*COMPITI DELL'ESERCIZIO*.
A - Trascrivi il passo del testo sui canonici di Orléans da "Abbiamo visto nei" a "e di ferocia.", senza alcuna modifica.
B - Traduci in inglese questa frase del testo sui canonici di Orléans: "Il processo, opera del potere secolare, si svolse con metodi brutali e primitivi."
C - Riassumi in due frasi il testo sui canonici di Orléans.

*TESTO DA ANALIZZARE*.
──────────────────────────────

Su consiglio del sovrano, Arefasto si infiltrò nella setta per raccogliere prove. Una volta accumulate testimonianze sufficienti degli insegnamenti segreti dei canonici di Orléans, questi furono arrestati e interrogati in modo approfondito. 

La dottrina e i costumi di questi preti e di queste suore erano inconfondibili. Lo Spirito Santo, fonte di ispirazione, era trasmesso tramite l'imposizione delle mani in un rito molto simile al Consolamentum. Non veniva attribuito alcun valore a sacramenti come il battesimo e l'eucarestia, e non veniva riconosciuta la Trinità. La cristologia si fondava sulla negazione dell'incarnazione, della morte e della resurrezione di Gesù. Era praticata l'astensione dalle carni, e il matrimonio era condannato come il peggiore di tutti i mali. 

Abbiamo visto nei casi di
Leotardo e dei Protocatari di Monforte una relativa prudenza da parte della Chiesa Romana. In questo caso invece l'applicazione di misure draconiane fu una diretta imposizione di Roberto il Pio e della sua crudele consorte. Mentre in diverse aree esisteva già una forte presenza di gruppi di idee bogomile, spesso sostenuti da buona parte della popolazione, in Orléans esplodevano reazioni popolari di intolleranza e di ferocia. 

La folla insorse e tentò di linciare i canonici mentre si trovavano in chiesa, convinta che il Vescovo non avrebbe avuto la volontà di punirli. La Regina Costanza si frappose tra gli insorti e gli accusati, non certo per spirito di giustizia, ma solo per impedire che il sangue insozzasse e profanasse il suolo consacrato. Il clima esoterico in cui questi protocatari erano immersi era il prodotto della necessità oltre che del segreto iniziatico. Mimetizzarsi e propagare il Verbo di nascosto era l'unica chance di sopravvivenza in una ambiente tanto ostile. Il processo, opera del potere secolare, si svolse con metodi brutali e primitivi. 

In netto contrasto con la purezza della loro fede, gli imputati sotto tortura furono costretti a confessare ogni genere di aberrazione: adorazione di Satana, riti orgiastici collettivi e persino uccisioni di bambini con consumazione finale delle loro carni bruciate. In questo si vede il peso che l'autorità patristica aveva su una chiesa smarrita di fronte a ciò che non poteva conoscere. Una cinica esigenza di razionalizzazione dell'insondabile portava a rinnovare in modo artificioso accuse rivolte agli Gnostici e ai Manichei molti secoli prima. Secondo gli avversari dello Gnosticismo nei primi tempi del Cristianesimo, le peggiori dissolutezze si sarebbero accompagnate in modo quasi automatico a coloro che disprezzavano in modo radicale la procreazione. Secondo Agostino, gli Eletti dei Manichei avrebbero coltivato segretamente il vizio, tanto che descrisse l'episodio boccaccesco di un Perfetto che avrebbe tentato di ghermire una donna.

──────────────────────────────

*SEZIONE DATI*.
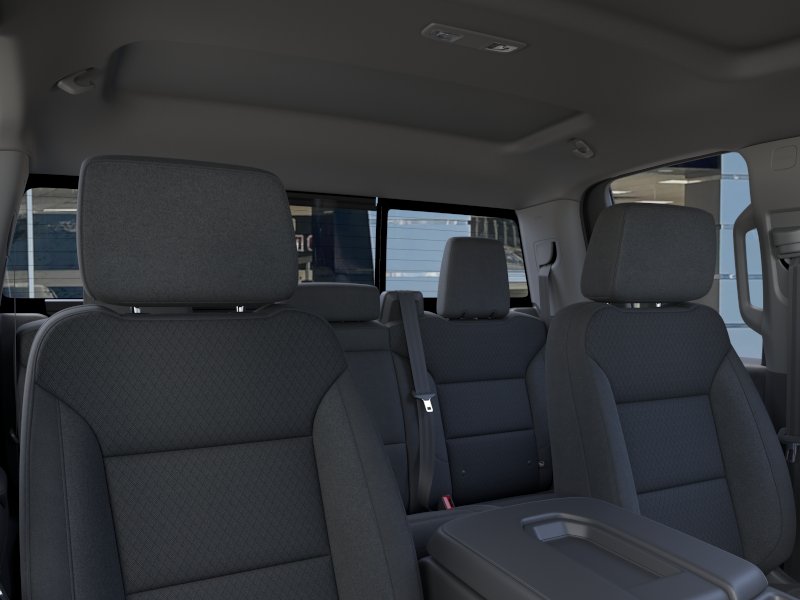 2026 GMC Sierra 2500HD SLE - Photo 24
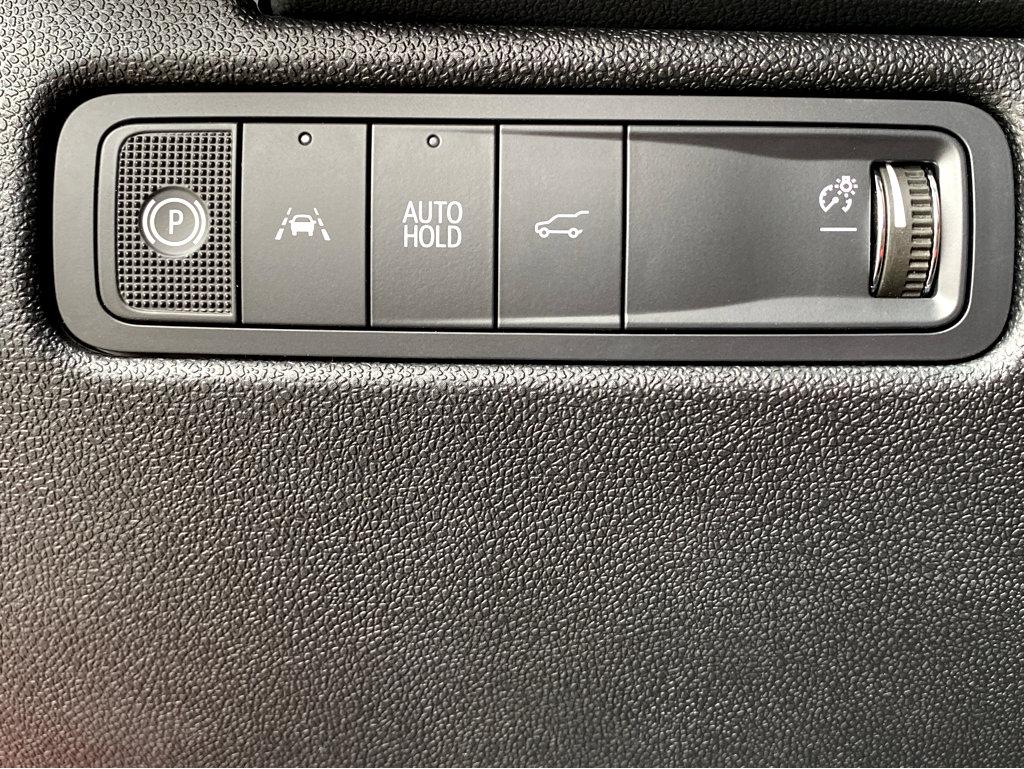 2025 Chevrolet Equinox EV Vehicle Photo in POOLER, GA 31322-3252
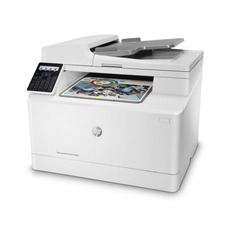 Лазерное МФУ HP Color LaserJet Pro MFP M183fw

──────────────────────────────

*SOLUZIONI DELL'ESERCIZIO*.
A -
Abbiamo visto nei casi di
Leotardo e dei Protocatari di Monforte una relativa prudenza da parte della Chiesa Romana. In questo caso invece l'applicazione di misure draconiane fu una diretta imposizione di Roberto il Pio e della sua crudele consorte. Mentre in diverse aree esisteva già una forte presenza di gruppi di idee bogomile, spesso sostenuti da buona parte della popolazione, in Orléans esplodevano reazioni popolari di intolleranza e di ferocia.

B - The trial, the work of the secular power, was conducted with brutal and primitive methods.

C - Dopo che Arefasto si era infiltrato nella setta, furono arrestati e interrogati i canonici di Orléans, che non attribuivano valore a battesimo ed eucarestia, non riconoscevano la Trinità e condannavano il matrimonio. Per diretta imposizione di Roberto il Pio furono applicate misure draconiane, e nel processo, condotto dal potere secolare con metodi brutali, gli imputati furono costretti sotto tortura a confessare aberrazioni che riprendevano antiche accuse rivolte agli Gnostici e ai Manichei.